In the 2007 deposition, made public before a court hearing yesterday, Mr Trump said he uses "mental projections" to estimate the worth of his properties, admitted exaggerating the success of his businesses ("who wouldn't?"), and says that his perception of his own personal "brand value" goes up and down with his mood. The upshot is that Mr Trump's actual worth is more mysterious than ever, at a time when he is fighting to salvage numerous property deals from the recession and has seen his Atlantic City casinos business go bankrupt.
Mr Trump says that anyone claiming he is not a billionaire is undermining his business, and that the allegations in TrumpNation, a book by New York Times reporter Timothy O'Brien, had cost him lucrative deals across the world. Mr O'Brien and his publishers were in a New Jersey court yesterday arguing that his lawsuit is ridiculous, and asking a judge to throw out the mogul's claims for $5bn in compensation and damages.
Mr O'Brien wrote that Mr Trump was worth a quarter of a billion at best, and perhaps no more than $150m. At the same time, Mr Trump was telling his banks and Atlantic City casino regulators that his businesses were worth $3.6bn – and telling any reporter who asked that he was worth $6bn.
The difference, he explained, was that his personal "brand value" amounts to around $2bn. "There are those that say the value of the brand is very, very valuable," he said at the deposition, and added: "My net worth fluctuates, and it goes up and down with markets and with attitudes and with feelings, even my own feeling."
With lawyers preparing for yesterday's hearing, Mr Trump remained belligerent over the weekend. Talking to the Wall Street Journal, he promised that Mr O'Brien would "wish he had never heard of that goddam book".
In the deposition, Mr Trump was confronted with evidence that, in public interviews, he had exaggerated his ownership stake in some of the properties that bear his name. There are Trump-branded skyscrapers, casinos, golf clubs and other businesses throughout the world, but many have outside investors or bank loans underpinning them. An assessment by Deutsche Bank, when it underwrote a loan for one property, was that Mr Trump was worth $788m. He said Deutsche did not count all his assets.

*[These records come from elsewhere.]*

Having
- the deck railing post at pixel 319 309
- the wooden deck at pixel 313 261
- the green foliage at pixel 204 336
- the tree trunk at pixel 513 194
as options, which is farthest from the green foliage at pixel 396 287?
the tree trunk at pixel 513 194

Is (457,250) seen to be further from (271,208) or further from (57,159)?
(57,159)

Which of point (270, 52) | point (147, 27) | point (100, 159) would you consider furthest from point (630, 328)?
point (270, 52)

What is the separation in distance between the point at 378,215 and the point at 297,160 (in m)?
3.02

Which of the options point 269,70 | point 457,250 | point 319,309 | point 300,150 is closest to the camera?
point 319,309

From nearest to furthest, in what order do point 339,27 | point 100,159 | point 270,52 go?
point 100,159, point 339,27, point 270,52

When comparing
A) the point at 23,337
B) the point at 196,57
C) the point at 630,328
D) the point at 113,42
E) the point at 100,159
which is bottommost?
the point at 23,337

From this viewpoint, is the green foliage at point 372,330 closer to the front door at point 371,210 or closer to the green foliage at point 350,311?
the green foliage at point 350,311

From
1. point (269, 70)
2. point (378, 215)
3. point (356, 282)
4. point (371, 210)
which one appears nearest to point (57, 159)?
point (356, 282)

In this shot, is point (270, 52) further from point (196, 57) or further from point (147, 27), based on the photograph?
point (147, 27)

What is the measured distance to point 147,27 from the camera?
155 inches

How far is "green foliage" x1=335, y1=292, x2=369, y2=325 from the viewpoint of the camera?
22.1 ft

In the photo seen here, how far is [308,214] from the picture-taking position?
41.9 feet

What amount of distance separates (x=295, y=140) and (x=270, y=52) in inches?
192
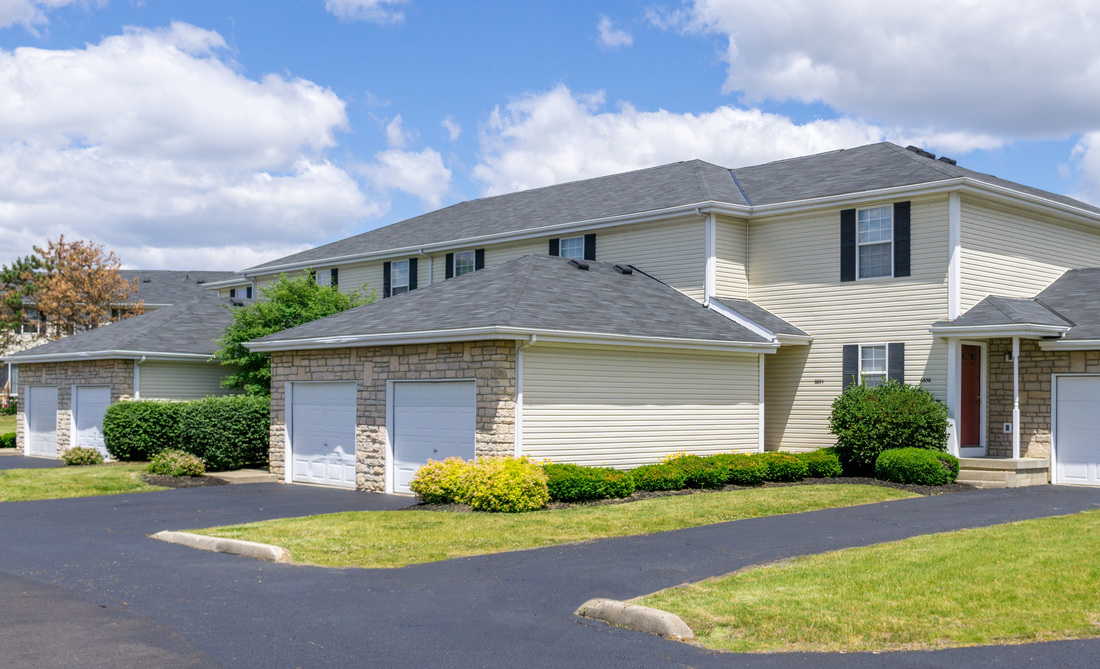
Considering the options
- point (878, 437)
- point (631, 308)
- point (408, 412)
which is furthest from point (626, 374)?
point (878, 437)

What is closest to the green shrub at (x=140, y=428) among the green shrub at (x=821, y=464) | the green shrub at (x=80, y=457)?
the green shrub at (x=80, y=457)

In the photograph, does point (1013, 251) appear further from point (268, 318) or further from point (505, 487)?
point (268, 318)

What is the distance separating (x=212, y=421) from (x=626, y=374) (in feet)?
35.0

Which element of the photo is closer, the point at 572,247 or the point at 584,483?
the point at 584,483

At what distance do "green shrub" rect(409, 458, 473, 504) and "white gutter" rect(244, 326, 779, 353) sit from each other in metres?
2.29

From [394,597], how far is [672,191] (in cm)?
1776

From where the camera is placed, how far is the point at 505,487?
15.8 metres

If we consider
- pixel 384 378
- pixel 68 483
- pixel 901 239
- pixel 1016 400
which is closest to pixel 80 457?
pixel 68 483

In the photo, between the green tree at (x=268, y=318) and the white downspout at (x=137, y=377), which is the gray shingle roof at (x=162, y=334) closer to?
the white downspout at (x=137, y=377)

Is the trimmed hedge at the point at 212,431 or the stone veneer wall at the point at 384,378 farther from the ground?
the stone veneer wall at the point at 384,378

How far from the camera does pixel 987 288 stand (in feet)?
71.3

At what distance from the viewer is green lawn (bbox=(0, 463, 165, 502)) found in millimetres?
19594

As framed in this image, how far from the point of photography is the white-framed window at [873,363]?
21984 millimetres

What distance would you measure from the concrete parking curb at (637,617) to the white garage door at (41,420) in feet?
85.9
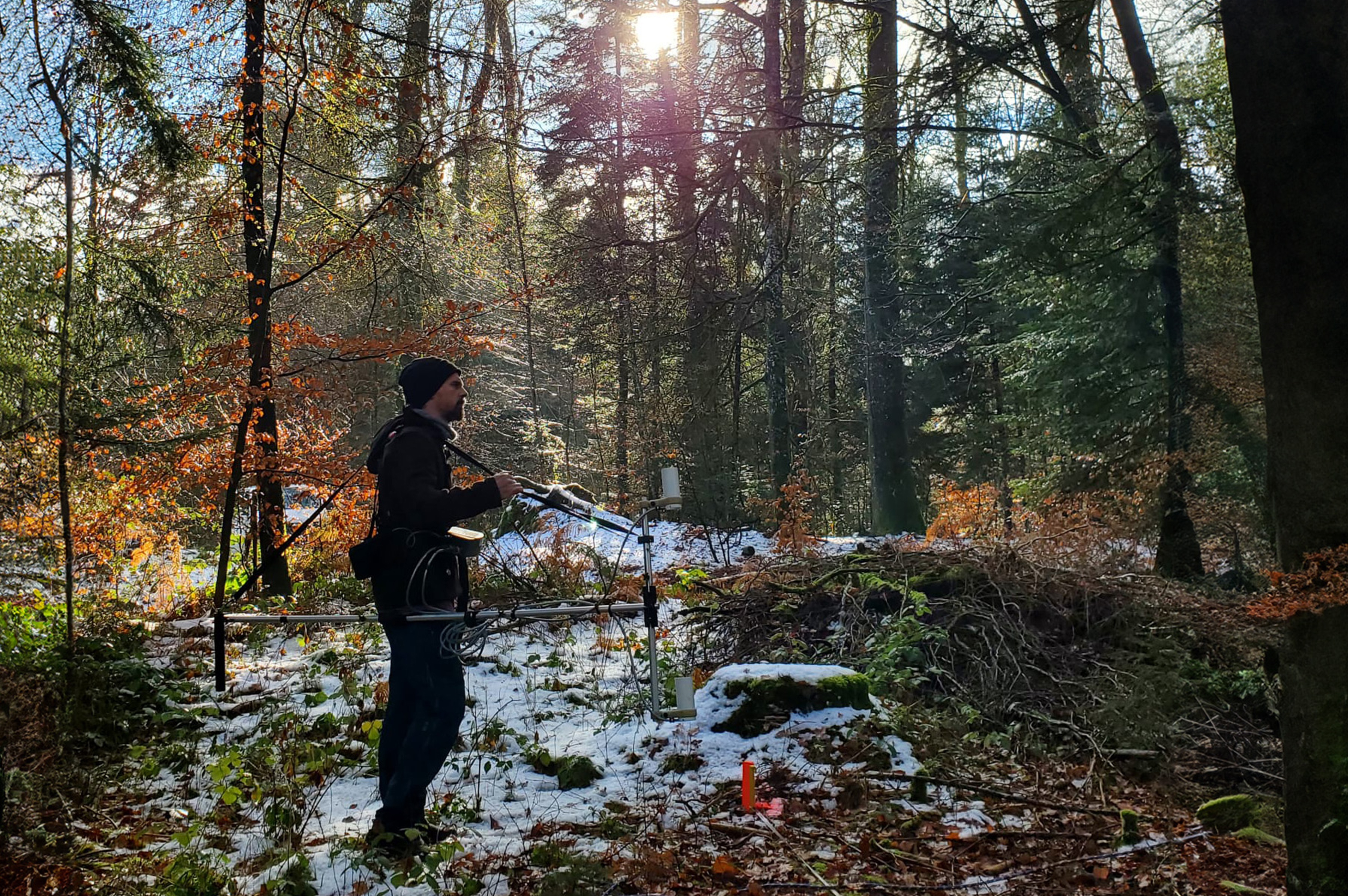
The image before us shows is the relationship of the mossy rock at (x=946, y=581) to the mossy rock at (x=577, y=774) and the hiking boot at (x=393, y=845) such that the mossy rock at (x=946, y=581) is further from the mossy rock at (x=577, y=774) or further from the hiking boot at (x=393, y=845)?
the hiking boot at (x=393, y=845)

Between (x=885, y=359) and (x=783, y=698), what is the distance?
13.1 meters

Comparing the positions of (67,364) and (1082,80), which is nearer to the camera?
(67,364)

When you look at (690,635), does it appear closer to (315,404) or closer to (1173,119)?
(315,404)

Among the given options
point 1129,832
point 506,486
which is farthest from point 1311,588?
point 506,486

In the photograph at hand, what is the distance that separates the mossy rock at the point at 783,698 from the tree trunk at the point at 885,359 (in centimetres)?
1163

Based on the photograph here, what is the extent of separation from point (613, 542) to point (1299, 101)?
1301 cm

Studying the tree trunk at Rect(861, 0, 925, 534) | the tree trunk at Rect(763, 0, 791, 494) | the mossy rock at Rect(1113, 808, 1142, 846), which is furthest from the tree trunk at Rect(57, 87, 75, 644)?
the tree trunk at Rect(861, 0, 925, 534)

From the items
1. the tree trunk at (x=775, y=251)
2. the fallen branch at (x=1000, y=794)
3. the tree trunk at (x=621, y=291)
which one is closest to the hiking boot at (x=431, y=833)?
the fallen branch at (x=1000, y=794)

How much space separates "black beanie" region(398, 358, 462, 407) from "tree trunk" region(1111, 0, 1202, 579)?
10.0 metres

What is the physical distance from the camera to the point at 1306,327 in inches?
132

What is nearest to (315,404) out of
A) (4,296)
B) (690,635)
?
(4,296)

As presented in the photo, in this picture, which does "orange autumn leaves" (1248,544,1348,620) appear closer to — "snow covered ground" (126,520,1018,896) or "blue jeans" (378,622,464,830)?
"snow covered ground" (126,520,1018,896)

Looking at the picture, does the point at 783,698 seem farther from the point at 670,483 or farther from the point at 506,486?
the point at 506,486

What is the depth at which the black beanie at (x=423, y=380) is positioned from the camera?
4406 millimetres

There was also a skirmish over the meaning of the word "average". While he publicly claimed that an apartment development was selling for $1,300 per square foot on average, he conceded that "on some units I averaged $1,300" – meaning that this was most likely closer to a best price than to an average.
The developer was asked if he ever exaggerated in statements about his properties. "I think everybody does. Who wouldn't?" he said. "Would you like me to say, 'oh, gee, the building is not doing well, blah, blah, blah, come by the building' – nobody talks that way. Who would ever talk that way?"
At one point, a questioner asks if that means he inflates the value of his properties in general, non-financial public statements? "Not beyond reason," Mr Trump said.